I never realized I was so close to the war zone in the Pakistan-Afghanistan border until I went to Syracuse in upstate New York a week ago.
The Hancock Field there has been turned into a base for drones that fly over Pakistan and Afghanistan for bombing missions. This means that someone sitting in the control room is playing a computer game that is killing real people thousands of miles away.
The strikes may have achieved the goals of assassinating some Taliban leaders and militants; yet, high collateral damage has been reported by both Pakistani and US sources. Pakistani authorities reported that in 2009 alone, some 700 civilians died during the drone attacks.
The high casualties - of innocent people - should be a grave concern for "anti-war" President Barack Obama, who authorized more drone strikes in his first year as president than his predecessor George W. Bush did in his last four years in office.
Civilian deaths are clearly a problem. A CNN report last week quoted Tadd Scholtis, spokesman for General Stanley McChrystal, the US commander in Afghanistan, as saying US and NATO soldiers in Afghanistan could someday win medals for restraint that prevents civilian casualties in combat.
This proposal under consideration simply means that too many innocents are being killed, and that the army has not exercised enough restraint.
Unfortunately, many Americans are unaware of the nature of the drone attacks launched from an air force base near their home, despite numerous protests across the country against the drones.
Just a few days before my trip to Syracuse, peace activists from upstate New York gathered outside the Hancock Air Force base to oppose the unmanned aircraft attacks.
On May 18-19, protesters from across California and some from Nevada will hold a rally in San Diego outside the General Atomics Aeronautical Systems, which builds the Predator and Reaper drones.
Cindy Sheehan, who held a prolonged anti-war protest in 2005 outside George W. Bush's ranch in Crawford, Texas, led a rally near the CIA headquarters in Virginia early this year, calling the CIA-operated drone bombing "immoral" and "terrorism with a big budget."
Demonstrations were also witnessed last year outside the Creech Air Force Base, only 35 miles from Las Vegas, resulting in the arrests of a number of peace activists.
In contrast to the anti-war activists, mainstream US media and scholars have been relatively quiet on the issue. Most have been talking endlessly about Times Square bomb suspect Faisal Shahzad's ties to the Taliban and whether his legal rights and citizenship should be deprived.
They have largely ignored the rising anger among Pakistanis about the drone Hellfire missile attacks. Shahzad also reportedly claimed that his intention was to retaliate for the drones, which he saw in Waziristan, in northwest Pakistan.
A Gallup poll last August showed that only 9 percent of Pakistanis support the drone attacks, while 67 percent oppose them.

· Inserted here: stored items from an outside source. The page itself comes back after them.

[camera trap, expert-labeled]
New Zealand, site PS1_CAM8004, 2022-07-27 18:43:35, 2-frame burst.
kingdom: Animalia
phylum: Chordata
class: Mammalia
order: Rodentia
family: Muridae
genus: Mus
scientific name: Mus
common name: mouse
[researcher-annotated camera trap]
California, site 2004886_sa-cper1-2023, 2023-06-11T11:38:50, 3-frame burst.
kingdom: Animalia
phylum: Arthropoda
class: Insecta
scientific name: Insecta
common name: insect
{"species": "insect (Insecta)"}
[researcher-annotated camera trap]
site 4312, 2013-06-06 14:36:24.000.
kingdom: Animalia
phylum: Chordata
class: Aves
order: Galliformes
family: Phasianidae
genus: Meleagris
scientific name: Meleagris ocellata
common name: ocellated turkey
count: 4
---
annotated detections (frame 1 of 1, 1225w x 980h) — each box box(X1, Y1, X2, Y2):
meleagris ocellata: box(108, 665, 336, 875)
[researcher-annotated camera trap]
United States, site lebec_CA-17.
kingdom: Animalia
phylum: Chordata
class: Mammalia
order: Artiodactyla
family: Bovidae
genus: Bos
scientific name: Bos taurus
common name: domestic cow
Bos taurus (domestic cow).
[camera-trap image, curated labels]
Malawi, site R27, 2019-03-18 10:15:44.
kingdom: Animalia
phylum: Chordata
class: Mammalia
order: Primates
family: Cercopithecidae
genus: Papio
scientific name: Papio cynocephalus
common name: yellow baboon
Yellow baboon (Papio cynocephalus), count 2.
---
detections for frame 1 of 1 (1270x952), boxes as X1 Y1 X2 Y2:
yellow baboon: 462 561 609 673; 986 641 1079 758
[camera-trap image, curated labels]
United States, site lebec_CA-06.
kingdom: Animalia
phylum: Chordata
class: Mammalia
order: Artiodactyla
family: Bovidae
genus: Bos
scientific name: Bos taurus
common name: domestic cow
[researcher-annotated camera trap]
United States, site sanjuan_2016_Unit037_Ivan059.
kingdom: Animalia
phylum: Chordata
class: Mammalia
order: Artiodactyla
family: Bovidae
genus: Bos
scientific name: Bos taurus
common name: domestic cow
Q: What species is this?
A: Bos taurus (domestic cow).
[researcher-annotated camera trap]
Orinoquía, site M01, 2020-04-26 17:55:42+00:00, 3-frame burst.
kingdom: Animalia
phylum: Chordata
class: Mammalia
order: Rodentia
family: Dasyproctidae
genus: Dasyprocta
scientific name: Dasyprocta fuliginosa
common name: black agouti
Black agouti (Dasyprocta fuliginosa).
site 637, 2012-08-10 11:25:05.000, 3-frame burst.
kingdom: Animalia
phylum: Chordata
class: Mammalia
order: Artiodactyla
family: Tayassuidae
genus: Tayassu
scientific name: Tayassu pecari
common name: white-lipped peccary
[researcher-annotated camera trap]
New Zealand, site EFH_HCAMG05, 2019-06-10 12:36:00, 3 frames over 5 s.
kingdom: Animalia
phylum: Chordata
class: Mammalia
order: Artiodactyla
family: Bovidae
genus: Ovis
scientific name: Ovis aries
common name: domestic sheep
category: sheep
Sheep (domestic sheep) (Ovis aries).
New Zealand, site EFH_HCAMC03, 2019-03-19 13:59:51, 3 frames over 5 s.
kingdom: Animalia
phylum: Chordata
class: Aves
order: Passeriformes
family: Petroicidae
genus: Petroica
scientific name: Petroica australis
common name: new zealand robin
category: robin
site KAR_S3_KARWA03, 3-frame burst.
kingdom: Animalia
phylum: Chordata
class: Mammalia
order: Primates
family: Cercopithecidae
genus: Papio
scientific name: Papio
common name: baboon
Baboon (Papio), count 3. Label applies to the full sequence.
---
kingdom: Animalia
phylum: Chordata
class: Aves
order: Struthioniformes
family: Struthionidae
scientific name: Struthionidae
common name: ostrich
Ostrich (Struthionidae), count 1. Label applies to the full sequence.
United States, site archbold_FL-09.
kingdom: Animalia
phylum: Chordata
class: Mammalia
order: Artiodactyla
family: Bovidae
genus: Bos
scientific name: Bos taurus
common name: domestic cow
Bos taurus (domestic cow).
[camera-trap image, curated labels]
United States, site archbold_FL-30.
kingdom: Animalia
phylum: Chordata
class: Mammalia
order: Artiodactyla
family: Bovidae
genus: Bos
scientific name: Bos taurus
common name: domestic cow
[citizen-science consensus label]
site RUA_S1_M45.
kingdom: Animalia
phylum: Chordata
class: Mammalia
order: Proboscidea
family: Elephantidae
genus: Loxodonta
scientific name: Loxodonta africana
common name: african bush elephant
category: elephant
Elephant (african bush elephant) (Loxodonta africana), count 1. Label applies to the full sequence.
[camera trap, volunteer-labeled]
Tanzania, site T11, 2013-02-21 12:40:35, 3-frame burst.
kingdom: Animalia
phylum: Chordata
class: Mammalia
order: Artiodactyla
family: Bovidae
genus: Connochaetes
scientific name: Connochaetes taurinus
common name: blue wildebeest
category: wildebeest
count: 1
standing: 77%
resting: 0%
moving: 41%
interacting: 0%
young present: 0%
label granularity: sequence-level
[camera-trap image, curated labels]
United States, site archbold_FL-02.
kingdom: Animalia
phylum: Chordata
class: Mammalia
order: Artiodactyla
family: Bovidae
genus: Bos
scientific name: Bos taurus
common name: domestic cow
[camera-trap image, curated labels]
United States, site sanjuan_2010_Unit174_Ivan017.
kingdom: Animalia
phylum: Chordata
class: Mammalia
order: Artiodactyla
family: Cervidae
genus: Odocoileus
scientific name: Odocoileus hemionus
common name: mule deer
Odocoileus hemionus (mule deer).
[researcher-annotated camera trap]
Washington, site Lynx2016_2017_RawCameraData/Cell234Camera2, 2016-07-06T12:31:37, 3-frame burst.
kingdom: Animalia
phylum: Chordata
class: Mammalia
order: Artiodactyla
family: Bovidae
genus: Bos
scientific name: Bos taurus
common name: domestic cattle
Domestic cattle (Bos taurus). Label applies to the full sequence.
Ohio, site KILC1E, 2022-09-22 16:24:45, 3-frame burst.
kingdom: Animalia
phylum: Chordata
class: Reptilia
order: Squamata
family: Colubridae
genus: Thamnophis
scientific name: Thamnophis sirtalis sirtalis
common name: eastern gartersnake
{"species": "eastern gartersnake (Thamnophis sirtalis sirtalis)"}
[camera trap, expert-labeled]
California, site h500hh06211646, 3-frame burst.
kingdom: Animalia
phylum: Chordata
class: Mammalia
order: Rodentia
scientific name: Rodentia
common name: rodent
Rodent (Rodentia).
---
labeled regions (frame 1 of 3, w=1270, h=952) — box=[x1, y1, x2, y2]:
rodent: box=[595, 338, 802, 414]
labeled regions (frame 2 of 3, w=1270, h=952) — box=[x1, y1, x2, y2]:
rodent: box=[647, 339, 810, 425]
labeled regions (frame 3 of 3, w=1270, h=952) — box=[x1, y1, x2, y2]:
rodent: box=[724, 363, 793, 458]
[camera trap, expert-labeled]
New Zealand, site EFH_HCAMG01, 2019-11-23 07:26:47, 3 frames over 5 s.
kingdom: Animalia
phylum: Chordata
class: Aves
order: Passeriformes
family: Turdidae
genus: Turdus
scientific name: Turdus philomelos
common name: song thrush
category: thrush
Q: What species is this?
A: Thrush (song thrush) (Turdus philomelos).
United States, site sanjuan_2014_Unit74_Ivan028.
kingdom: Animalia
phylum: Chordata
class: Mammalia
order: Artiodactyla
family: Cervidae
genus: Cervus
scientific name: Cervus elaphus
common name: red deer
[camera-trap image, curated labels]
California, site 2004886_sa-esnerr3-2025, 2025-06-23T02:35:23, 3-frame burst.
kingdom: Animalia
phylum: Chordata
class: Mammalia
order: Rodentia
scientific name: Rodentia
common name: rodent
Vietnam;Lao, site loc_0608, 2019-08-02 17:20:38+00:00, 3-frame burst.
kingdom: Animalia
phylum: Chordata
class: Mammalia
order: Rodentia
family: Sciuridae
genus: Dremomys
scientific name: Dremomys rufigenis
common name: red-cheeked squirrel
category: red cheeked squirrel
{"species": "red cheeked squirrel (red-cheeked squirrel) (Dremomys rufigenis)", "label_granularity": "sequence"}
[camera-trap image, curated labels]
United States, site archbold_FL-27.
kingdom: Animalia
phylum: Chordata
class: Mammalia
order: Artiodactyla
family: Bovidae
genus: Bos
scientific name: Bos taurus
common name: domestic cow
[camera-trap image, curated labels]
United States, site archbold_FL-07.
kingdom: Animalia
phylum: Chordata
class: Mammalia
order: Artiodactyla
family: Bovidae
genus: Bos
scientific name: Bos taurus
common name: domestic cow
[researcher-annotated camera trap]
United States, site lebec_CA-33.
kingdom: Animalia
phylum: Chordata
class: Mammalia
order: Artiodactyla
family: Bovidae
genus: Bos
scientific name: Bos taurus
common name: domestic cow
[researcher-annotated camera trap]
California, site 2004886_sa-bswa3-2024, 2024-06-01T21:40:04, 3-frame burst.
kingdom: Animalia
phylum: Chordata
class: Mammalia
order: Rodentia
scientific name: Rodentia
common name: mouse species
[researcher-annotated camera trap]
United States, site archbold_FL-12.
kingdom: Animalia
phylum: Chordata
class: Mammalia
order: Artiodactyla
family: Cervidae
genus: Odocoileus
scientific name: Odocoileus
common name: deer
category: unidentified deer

The majority saw the US as a bigger threat than the Taliban.
A recent Newsweek report quotes local villagers as saying that every family there has one male member in the Taliban force.
In the war on terror, many Americans seem to be worried that criticizing the US government and military would make them look unpatriotic or un-American.
Each Predator and Reaper costs American taxpayers $4 million to $12 million and each Hellfire missile some $70,000, and the drones are causing anti-American sentiment to spread, especially in the Muslim world.
If that money is used to build schools there to reflect the US' soft power, it will win more hearts and minds and make Americans safer.
Stopping the drones launched from American citizens' backyards is no less urgent than finding the true connection of Pakistani-American Faisal Shahzad.